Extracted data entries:
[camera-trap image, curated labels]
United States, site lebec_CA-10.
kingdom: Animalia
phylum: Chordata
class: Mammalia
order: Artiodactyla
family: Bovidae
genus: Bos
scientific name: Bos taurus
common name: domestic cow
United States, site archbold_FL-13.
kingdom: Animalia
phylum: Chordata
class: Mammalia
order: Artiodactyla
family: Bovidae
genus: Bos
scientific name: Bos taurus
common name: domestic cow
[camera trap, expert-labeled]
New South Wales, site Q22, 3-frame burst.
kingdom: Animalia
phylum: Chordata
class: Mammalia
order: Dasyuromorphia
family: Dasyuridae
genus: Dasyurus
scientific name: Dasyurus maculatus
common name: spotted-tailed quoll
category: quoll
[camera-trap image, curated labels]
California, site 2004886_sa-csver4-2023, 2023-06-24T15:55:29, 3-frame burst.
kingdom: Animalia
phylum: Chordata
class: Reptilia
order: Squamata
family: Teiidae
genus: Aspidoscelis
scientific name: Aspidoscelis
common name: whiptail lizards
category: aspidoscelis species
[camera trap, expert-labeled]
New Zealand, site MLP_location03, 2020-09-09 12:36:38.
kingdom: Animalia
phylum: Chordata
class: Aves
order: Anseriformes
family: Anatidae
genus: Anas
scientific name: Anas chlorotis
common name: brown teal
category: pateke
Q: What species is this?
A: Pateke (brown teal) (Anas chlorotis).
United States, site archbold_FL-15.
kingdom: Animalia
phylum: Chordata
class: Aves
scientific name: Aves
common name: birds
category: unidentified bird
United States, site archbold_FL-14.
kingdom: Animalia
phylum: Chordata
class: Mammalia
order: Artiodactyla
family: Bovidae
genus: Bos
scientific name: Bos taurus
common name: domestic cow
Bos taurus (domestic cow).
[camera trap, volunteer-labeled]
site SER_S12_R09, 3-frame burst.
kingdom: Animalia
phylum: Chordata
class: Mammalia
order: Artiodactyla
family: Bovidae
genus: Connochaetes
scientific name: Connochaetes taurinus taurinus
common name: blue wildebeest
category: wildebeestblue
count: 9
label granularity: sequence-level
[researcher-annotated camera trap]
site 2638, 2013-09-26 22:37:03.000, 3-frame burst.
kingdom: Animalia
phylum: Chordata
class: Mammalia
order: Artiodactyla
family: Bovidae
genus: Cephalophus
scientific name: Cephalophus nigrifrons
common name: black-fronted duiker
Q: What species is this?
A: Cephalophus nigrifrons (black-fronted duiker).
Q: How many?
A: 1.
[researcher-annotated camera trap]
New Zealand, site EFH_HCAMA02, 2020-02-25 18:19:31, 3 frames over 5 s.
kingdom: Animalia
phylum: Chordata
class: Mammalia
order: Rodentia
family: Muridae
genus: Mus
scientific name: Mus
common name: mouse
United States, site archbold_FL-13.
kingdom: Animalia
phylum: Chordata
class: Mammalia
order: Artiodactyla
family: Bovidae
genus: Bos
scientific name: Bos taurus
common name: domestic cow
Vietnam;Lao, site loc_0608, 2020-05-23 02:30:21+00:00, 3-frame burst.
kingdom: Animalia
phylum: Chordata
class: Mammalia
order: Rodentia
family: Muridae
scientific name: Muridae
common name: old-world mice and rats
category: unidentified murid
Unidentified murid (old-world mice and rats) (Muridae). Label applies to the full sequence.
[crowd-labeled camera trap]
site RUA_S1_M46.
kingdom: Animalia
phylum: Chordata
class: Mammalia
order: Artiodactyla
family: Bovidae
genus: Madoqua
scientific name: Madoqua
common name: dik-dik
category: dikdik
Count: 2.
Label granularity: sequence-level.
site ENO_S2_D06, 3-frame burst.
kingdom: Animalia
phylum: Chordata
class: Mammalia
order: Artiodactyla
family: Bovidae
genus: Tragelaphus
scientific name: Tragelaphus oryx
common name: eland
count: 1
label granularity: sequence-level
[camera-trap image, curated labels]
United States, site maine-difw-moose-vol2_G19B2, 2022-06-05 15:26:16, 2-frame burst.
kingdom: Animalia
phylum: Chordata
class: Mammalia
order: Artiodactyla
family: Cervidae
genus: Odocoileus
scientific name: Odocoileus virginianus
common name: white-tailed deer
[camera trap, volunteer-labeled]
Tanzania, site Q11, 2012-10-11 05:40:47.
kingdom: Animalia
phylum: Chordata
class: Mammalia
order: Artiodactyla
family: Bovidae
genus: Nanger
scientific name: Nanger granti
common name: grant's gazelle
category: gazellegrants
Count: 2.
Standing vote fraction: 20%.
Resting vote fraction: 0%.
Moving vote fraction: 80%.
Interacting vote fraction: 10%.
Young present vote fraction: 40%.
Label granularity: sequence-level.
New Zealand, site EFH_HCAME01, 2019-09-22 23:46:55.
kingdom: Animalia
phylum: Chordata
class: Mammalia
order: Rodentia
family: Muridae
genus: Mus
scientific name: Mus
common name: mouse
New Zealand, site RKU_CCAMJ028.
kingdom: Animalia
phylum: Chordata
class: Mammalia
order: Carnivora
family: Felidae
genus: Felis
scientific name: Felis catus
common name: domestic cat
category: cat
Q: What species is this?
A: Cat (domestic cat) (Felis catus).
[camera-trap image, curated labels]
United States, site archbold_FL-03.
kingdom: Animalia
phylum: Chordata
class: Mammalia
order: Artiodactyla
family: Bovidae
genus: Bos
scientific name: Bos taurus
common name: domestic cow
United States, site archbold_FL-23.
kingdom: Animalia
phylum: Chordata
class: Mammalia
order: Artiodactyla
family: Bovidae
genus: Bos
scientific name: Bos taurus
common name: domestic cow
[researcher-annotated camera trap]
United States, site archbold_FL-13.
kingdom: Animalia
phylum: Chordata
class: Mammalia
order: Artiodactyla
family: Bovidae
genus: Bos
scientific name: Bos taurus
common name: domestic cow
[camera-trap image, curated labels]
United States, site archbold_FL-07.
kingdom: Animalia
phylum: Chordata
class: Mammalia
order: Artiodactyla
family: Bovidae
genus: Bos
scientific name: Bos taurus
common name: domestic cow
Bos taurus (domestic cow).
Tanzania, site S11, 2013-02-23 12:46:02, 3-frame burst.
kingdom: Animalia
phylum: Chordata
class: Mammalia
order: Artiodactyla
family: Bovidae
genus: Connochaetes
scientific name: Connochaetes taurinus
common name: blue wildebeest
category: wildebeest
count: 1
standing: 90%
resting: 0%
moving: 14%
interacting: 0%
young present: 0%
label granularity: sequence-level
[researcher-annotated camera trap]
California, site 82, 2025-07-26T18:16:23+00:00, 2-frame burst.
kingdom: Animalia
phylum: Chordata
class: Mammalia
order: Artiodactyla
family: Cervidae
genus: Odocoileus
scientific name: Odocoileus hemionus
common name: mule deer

ACTIVITY:
However many lines the data holds, return each one exactly.

RESULT FOR THIS EXERCISE:
[camera-trap image, curated labels]
United States, site lebec_CA-10.
kingdom: Animalia
phylum: Chordata
class: Mammalia
order: Artiodactyla
family: Bovidae
genus: Bos
scientific name: Bos taurus
common name: domestic cow
United States, site archbold_FL-13.
kingdom: Animalia
phylum: Chordata
class: Mammalia
order: Artiodactyla
family: Bovidae
genus: Bos
scientific name: Bos taurus
common name: domestic cow
[camera trap, expert-labeled]
New South Wales, site Q22, 3-frame burst.
kingdom: Animalia
phylum: Chordata
class: Mammalia
order: Dasyuromorphia
family: Dasyuridae
genus: Dasyurus
scientific name: Dasyurus maculatus
common name: spotted-tailed quoll
category: quoll
[camera-trap image, curated labels]
California, site 2004886_sa-csver4-2023, 2023-06-24T15:55:29, 3-frame burst.
kingdom: Animalia
phylum: Chordata
class: Reptilia
order: Squamata
family: Teiidae
genus: Aspidoscelis
scientific name: Aspidoscelis
common name: whiptail lizards
category: aspidoscelis species
[camera trap, expert-labeled]
New Zealand, site MLP_location03, 2020-09-09 12:36:38.
kingdom: Animalia
phylum: Chordata
class: Aves
order: Anseriformes
family: Anatidae
genus: Anas
scientific name: Anas chlorotis
common name: brown teal
category: pateke
Q: What species is this?
A: Pateke (brown teal) (Anas chlorotis).
United States, site archbold_FL-15.
kingdom: Animalia
phylum: Chordata
class: Aves
scientific name: Aves
common name: birds
category: unidentified bird
United States, site archbold_FL-14.
kingdom: Animalia
phylum: Chordata
class: Mammalia
order: Artiodactyla
family: Bovidae
genus: Bos
scientific name: Bos taurus
common name: domestic cow
Bos taurus (domestic cow).
[camera trap, volunteer-labeled]
site SER_S12_R09, 3-frame burst.
kingdom: Animalia
phylum: Chordata
class: Mammalia
order: Artiodactyla
family: Bovidae
genus: Connochaetes
scientific name: Connochaetes taurinus taurinus
common name: blue wildebeest
category: wildebeestblue
count: 9
label granularity: sequence-level
[researcher-annotated camera trap]
site 2638, 2013-09-26 22:37:03.000, 3-frame burst.
kingdom: Animalia
phylum: Chordata
class: Mammalia
order: Artiodactyla
family: Bovidae
genus: Cephalophus
scientific name: Cephalophus nigrifrons
common name: black-fronted duiker
Q: What species is this?
A: Cephalophus nigrifrons (black-fronted duiker).
Q: How many?
A: 1.
[researcher-annotated camera trap]
New Zealand, site EFH_HCAMA02, 2020-02-25 18:19:31, 3 frames over 5 s.
kingdom: Animalia
phylum: Chordata
class: Mammalia
order: Rodentia
family: Muridae
genus: Mus
scientific name: Mus
common name: mouse
United States, site archbold_FL-13.
kingdom: Animalia
phylum: Chordata
class: Mammalia
order: Artiodactyla
family: Bovidae
genus: Bos
scientific name: Bos taurus
common name: domestic cow
Vietnam;Lao, site loc_0608, 2020-05-23 02:30:21+00:00, 3-frame burst.
kingdom: Animalia
phylum: Chordata
class: Mammalia
order: Rodentia
family: Muridae
scientific name: Muridae
common name: old-world mice and rats
category: unidentified murid
Unidentified murid (old-world mice and rats) (Muridae). Label applies to the full sequence.
[crowd-labeled camera trap]
site RUA_S1_M46.
kingdom: Animalia
phylum: Chordata
class: Mammalia
order: Artiodactyla
family: Bovidae
genus: Madoqua
scientific name: Madoqua
common name: dik-dik
category: dikdik
Count: 2.
Label granularity: sequence-level.
site ENO_S2_D06, 3-frame burst.
kingdom: Animalia
phylum: Chordata
class: Mammalia
order: Artiodactyla
family: Bovidae
genus: Tragelaphus
scientific name: Tragelaphus oryx
common name: eland
count: 1
label granularity: sequence-level
[camera-trap image, curated labels]
United States, site maine-difw-moose-vol2_G19B2, 2022-06-05 15:26:16, 2-frame burst.
kingdom: Animalia
phylum: Chordata
class: Mammalia
order: Artiodactyla
family: Cervidae
genus: Odocoileus
scientific name: Odocoileus virginianus
common name: white-tailed deer
[camera trap, volunteer-labeled]
Tanzania, site Q11, 2012-10-11 05:40:47.
kingdom: Animalia
phylum: Chordata
class: Mammalia
order: Artiodactyla
family: Bovidae
genus: Nanger
scientific name: Nanger granti
common name: grant's gazelle
category: gazellegrants
Count: 2.
Standing vote fraction: 20%.
Resting vote fraction: 0%.
Moving vote fraction: 80%.
Interacting vote fraction: 10%.
Young present vote fraction: 40%.
Label granularity: sequence-level.
New Zealand, site EFH_HCAME01, 2019-09-22 23:46:55.
kingdom: Animalia
phylum: Chordata
class: Mammalia
order: Rodentia
family: Muridae
genus: Mus
scientific name: Mus
common name: mouse
New Zealand, site RKU_CCAMJ028.
kingdom: Animalia
phylum: Chordata
class: Mammalia
order: Carnivora
family: Felidae
genus: Felis
scientific name: Felis catus
common name: domestic cat
category: cat
Q: What species is this?
A: Cat (domestic cat) (Felis catus).
[camera-trap image, curated labels]
United States, site archbold_FL-03.
kingdom: Animalia
phylum: Chordata
class: Mammalia
order: Artiodactyla
family: Bovidae
genus: Bos
scientific name: Bos taurus
common name: domestic cow
United States, site archbold_FL-23.
kingdom: Animalia
phylum: Chordata
class: Mammalia
order: Artiodactyla
family: Bovidae
genus: Bos
scientific name: Bos taurus
common name: domestic cow
[researcher-annotated camera trap]
United States, site archbold_FL-13.
kingdom: Animalia
phylum: Chordata
class: Mammalia
order: Artiodactyla
family: Bovidae
genus: Bos
scientific name: Bos taurus
common name: domestic cow
[camera-trap image, curated labels]
United States, site archbold_FL-07.
kingdom: Animalia
phylum: Chordata
class: Mammalia
order: Artiodactyla
family: Bovidae
genus: Bos
scientific name: Bos taurus
common name: domestic cow
Bos taurus (domestic cow).
Tanzania, site S11, 2013-02-23 12:46:02, 3-frame burst.
kingdom: Animalia
phylum: Chordata
class: Mammalia
order: Artiodactyla
family: Bovidae
genus: Connochaetes
scientific name: Connochaetes taurinus
common name: blue wildebeest
category: wildebeest
count: 1
standing: 90%
resting: 0%
moving: 14%
interacting: 0%
young present: 0%
label granularity: sequence-level
[researcher-annotated camera trap]
California, site 82, 2025-07-26T18:16:23+00:00, 2-frame burst.
kingdom: Animalia
phylum: Chordata
class: Mammalia
order: Artiodactyla
family: Cervidae
genus: Odocoileus
scientific name: Odocoileus hemionus
common name: mule deer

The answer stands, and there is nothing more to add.